+++ TEKST DO CZYTANIA +++

Fot. 123RF
Coraz większa liczba obcokrajowców zakochuje się w polskiej kuchni. Zarówno w Europie, jak i za Oceanem, doceniono już nasze wędliny, pierogi czy też alkohole. W ostatnim czasie dołączył do tego grona również kefir. Cóż takiego ma w sobie ten niepozorny produkt, że fanatycy zdrowego żywienia nie mogą wyobrazić sobie bez niego życia? Odpowiedź jest niezwykle prosta - w końcu dotarło do nich to, co my Polacy wiedzieliśmy już od bardzo dawna: kefir doskonale wpływa na nasz organizm, stabilizując go i zapewniając mu moc substancji odżywczych.
Kefir jest napojem mlecznym, który już od bardzo dawna znany jest na Kaukazie. Stamtąd zawędrował do innych krajów, w tym do Polski, gdzie bardzo szybko zaczęto wykorzystywać go jako bardzo zdrowy i smaczny element codziennej diety. Zgodnie ze starym sposobem, kefir przygotowywało się w dębowych beczkach i skórzanych workach. Obecnie metoda jego produkcji nieco się zmieniła, jednak jego właściwości pozostały bez zmian. Napój ten wytwarza się przy użyciu tzw. grzybków kefirowych podczas procesu fermentacji mleka. Grzybki swym wyglądem przypominają nieco kalafiora, a składają się w głównej mierze z drożdży i bakterii kwasu mlekowego. Fermentacja sprawia, że napój uzyskuje swoją specyficzną konsystencję i smak, z który odpowiadają, wytwarzające się wówczas, dwutlenek węgla, alkohol etylowy oraz kwas mlekowy.
Zobacz, jak łatwo możesz zarabiać ze Smakerem. Kliknij!
W języku tureckim słowo kefir znaczy tyle, co "czuj się dobrze" i tak w skrócie możemy określić w jaki sposób produkt ten wpływa na nasze zdrowie. Już po kilku dniach od momentu włączenia go do diety z pewnością odczujemy dużą różnicę i poczujemy się po prostu lepiej. Kefir zawiera w sobie bardzo małą ilość tłuszczu i kalorii (ok. 51 kcal w 100 gramach produktu) przeżyć jest on szczególnie polecany osobom na diecie. Ale na tym nie kończą się jego zalety. W jego składzie znajdziemy pokaźną ilość substancji odżywczych, w tym łatwo przyswajalne białko, wapń, potas, sód, magnez, ryboflawiany, niacynę oraz witaminy A, B, D i E.

+++

## OPIS ZADANIA:
Poprowadź dalej tekst o kefirze od miejsca, w którym się kończy. Poniższe pozycje stanowią osobny materiał, niezależny od tekstu o kefirze.

+++ DOSTARCZONE DANE +++

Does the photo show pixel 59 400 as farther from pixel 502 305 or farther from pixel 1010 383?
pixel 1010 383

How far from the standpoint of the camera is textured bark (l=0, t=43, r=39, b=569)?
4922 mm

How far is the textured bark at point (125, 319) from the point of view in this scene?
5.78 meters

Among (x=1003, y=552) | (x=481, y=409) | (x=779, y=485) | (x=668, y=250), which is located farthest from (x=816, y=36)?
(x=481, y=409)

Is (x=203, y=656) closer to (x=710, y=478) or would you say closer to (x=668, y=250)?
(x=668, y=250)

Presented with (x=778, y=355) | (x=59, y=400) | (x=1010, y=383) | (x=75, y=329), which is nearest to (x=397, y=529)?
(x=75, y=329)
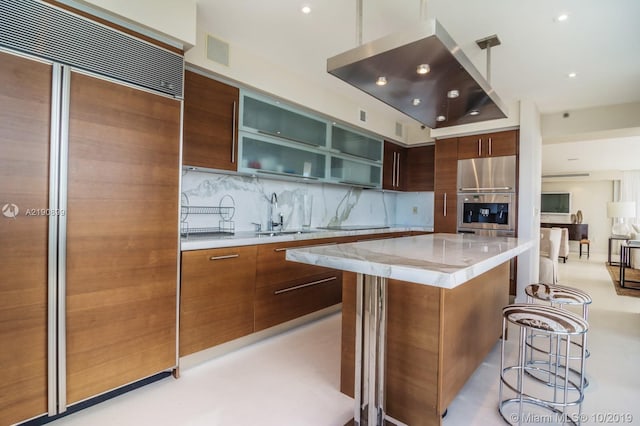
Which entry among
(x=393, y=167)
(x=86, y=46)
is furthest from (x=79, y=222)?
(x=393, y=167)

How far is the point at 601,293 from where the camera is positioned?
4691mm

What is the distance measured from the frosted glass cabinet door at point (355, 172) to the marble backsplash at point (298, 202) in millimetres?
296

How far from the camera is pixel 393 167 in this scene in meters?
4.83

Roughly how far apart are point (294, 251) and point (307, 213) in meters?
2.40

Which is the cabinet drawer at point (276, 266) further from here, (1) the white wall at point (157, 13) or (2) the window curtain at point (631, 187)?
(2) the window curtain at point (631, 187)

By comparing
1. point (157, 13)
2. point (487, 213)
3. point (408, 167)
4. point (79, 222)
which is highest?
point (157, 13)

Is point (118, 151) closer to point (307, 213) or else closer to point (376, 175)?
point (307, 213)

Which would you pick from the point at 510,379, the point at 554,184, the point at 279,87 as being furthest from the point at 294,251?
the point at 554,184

+++
+++ DOSTARCZONE DANE +++

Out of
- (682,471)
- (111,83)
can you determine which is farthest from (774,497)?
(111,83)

+++
+++ DOSTARCZONE DANE +++

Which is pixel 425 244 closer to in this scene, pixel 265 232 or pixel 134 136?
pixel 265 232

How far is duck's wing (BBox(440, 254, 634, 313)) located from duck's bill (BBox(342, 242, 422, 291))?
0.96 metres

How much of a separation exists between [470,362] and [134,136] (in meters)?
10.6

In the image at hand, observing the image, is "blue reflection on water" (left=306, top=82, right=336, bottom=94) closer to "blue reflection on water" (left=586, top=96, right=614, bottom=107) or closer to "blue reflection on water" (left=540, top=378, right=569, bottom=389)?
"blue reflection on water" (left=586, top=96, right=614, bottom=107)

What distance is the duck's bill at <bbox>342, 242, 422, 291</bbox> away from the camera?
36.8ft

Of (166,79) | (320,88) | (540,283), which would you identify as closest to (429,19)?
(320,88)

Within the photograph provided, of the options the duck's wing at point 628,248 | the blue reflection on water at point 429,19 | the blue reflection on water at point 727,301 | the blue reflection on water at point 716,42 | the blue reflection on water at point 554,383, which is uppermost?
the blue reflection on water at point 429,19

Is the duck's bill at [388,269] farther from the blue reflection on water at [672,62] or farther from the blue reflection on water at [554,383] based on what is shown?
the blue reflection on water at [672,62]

+++

## WYNIK ZADANIA:
Wprowadzenie kefiru do diety to jeden z najprostszych sposobów na wyregulowanie i przyśpieszenie metabolizmu. Dzięki dużej zawartości enzymów oraz bakterii probiotycznych kefir, poprawia perystaltykę jelit, pozwala zapomnieć o jakichkolwiek problemach trawiennych. Picie kefiru wpływa na obniżenie produkcji gazów jelitowych oraz wspomaga leczenie biegunki i odbudowę mikroflory jelitowej, zwłaszcza przy antybiotykoterapii. Dodatkowo, napój ten stymuluje układ immunologiczny, dzięki czemu rzadziej chorujemy. Pomaga on również obniżyć poziom złego cholesterolu we krwi oraz minimalizuje objawy nietolerancji laktozy.
Co więcej, badacze udowodnili, iż kefir posiada właściwości antyrakowe i antymutogenne. Naukowcy uzyskali szczególnie ciekawe wyniki w przypadku leczenia nowotworów piersi, których rozrost został powstrzymany pod wpływem środków zawierających ekstrakt z kefiru. Podobną terapię zastosowano również w przypadku leczenia depresji, stanów lękowych, niektórych rodzajów alergii oraz chorób reumatycznych. Za każdym razem wyniki badań były bardzo zadowalające.
Kefir nie tylko sprawia, że jesteśmy zdrowsi, ale również czyni nas piękniejszymi. O jego zbawiennym wpływie na skórę przekonał się z pewnością każdy kto chociaż raz przesadził z opalaniem. Okłady z kefiru doskonale wygładzają i regenerują skórę oraz redukują jej zaczerwienienia. Na wprowadzeniu go do diety skorzystają również nasze włosy, które dzięki niemu staną się mocniejsze, bardziej lśniące i mniej podatne na siwienie.
Jak wprowadzić kefir do diety?
Ponieważ kefir fantastycznie wpływa na nasze zdrowie warto wykorzystać każdą okazję, aby wprowadzić go do jadłospisu. Nie powinno być z tym najmniejszego problemu, gdyż ma on bardzo szerokie zastosowanie w kuchni. Przede wszystkim, kefir może stać się najlepszym towarzyszem naszych śniadań. Z powodzeniem możemy zastępować nim jogurt lub mleko, przygotowując musli, sałatki oraz koktajle owocowe. Ponadto, kefir może posłużyć za doskonałą marynatę do mięs lub podstawa dressingu. Ponieważ jest bardzo sycący, a do tego świetnie gasi pragnienie, możemy po prostu popijać go w ciągu dnia. Z pewnością nie będziemy mieć ochoty na podjadanie między posiłkami.